**Set task:** Render the lines of the records below as a Markdown table with the columns Row and Line, leaving out blank lines. Begin at the line that contains "Visible here, what" and continue through the final line of the records.

(Scene-based spatial questions)
+ + + + +

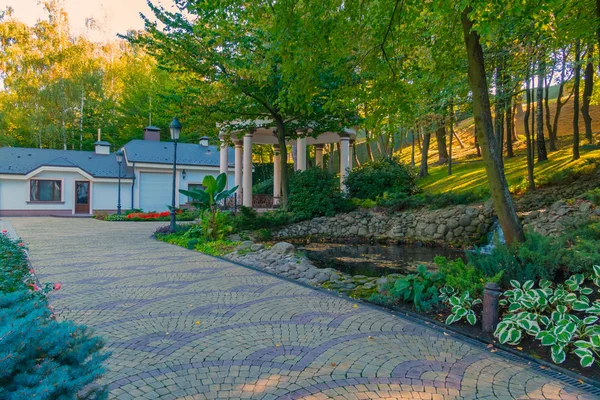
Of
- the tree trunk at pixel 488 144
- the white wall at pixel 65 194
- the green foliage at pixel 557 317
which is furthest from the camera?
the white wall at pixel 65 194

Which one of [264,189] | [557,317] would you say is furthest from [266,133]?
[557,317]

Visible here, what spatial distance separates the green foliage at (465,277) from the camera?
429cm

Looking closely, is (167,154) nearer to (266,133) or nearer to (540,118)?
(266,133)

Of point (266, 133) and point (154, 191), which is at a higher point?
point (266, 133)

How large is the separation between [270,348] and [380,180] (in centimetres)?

+ + + + +

**Answer below:**
| Row | Line |
|---|---|
| 1 | Visible here, what spatial distance separates the green foliage at (465,277) from the camera? |
| 2 | 429cm |
| 3 | Looking closely, is (167,154) nearer to (266,133) or nearer to (540,118)? |
| 4 | (266,133) |
| 5 | Of point (266, 133) and point (154, 191), which is at a higher point? |
| 6 | point (266, 133) |
| 7 | How large is the separation between [270,348] and [380,180] (in centimetres)? |